Don Bosco estaba la mar de satisfecho de la afectuosa correspondencia juvenil a sus cuidados; pero al
principio del año se le enredó algún disgusto que sintió mucho. Fue con motivo de ver que los alumnos
eran tratados duramente en ocasiones por alguno de sus colaboradores.

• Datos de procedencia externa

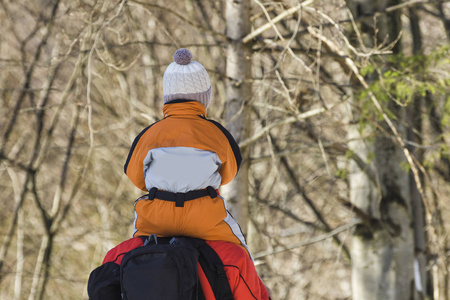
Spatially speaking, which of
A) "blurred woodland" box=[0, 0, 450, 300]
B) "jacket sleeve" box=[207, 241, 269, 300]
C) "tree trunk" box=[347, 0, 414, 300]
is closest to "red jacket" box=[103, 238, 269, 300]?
"jacket sleeve" box=[207, 241, 269, 300]

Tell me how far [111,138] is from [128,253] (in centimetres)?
1026

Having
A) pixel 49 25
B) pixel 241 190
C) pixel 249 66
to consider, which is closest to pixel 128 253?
pixel 241 190

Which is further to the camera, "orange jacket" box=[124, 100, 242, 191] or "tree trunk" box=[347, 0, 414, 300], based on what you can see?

El mismo lo contaba: «Un domingo por la tarde vi a un muchacho mayor maltratar a un compañero suyo
más pequeño. Ante el hecho, me estremecí y tuve que hacerme violencia para callar. Mas, al día siguiente,
cuando me encontré con el mocetón, no dejé de hacerle una amable reprensión».

Pero, pese a los repetidos avisos, no siempre podía impedir semejantes inconvenientes; a veces, porque
algunos destinados a la asistencia, eran de índole más bien dura y dominante; otras, porque su poca
paciencia se sometía a dura prueba. Por esto, y especialmente en la iglesia, propinaban fuertes coscorrones
a los pocos que dormían o estorbaban durante el sermón y las oraciones. Con tal motivo, hubo disgustos
dentro y fuera del Oratorio. Temiendo, sin embargo, don Bosco que algunos de sus colaboradores, que
tenían buena voluntad, se disgustaran o se marcharan del Oratorio, si estaba predicando, disimulaba y
procuraba dominarse; al fin, resuelto a acabar con aquel desorden, se puso de acuerdo con el joven José
Brosio, que desde 1841 había empezado a ayudarle en San Francisco de Asís. Brosio, que por más de
cuarenta años se mantuvo fiel y amigo, se sintió feliz de poder librar a don Bosco de aquella contrariedad.
Dirigía él las oraciones desde el presbiterio; cuando éstas terminaban, se paseaba de arriba a abajo de la
iglesia a fin de prevenir cualquier acto violento de sus compañeros asistentes. De vez en cuando sacudía
ligeramente a los que dormían y si advertía que se entregaban voluntariamente al sueño los despabilaba
con la ingrata sorpresa ((115)) de unos polvos de rape en las narices; a los que estorbaban, charlando o
moviéndose, se les quedaba mirando fijamente con una mirada severa que imponía obediencia, siendo
como él era corpulento de estatura y con sus veinte años. Si alguno no se daba por enterado a la primera
señal, bastaba entonces un gesto de amenaza. Entre tanto prometía algún pequeño premio aquí y allá al
que se portarse mejor, y cuando don Bosco subía al púlpito, el auditorio estaba perfectamente tranquilo.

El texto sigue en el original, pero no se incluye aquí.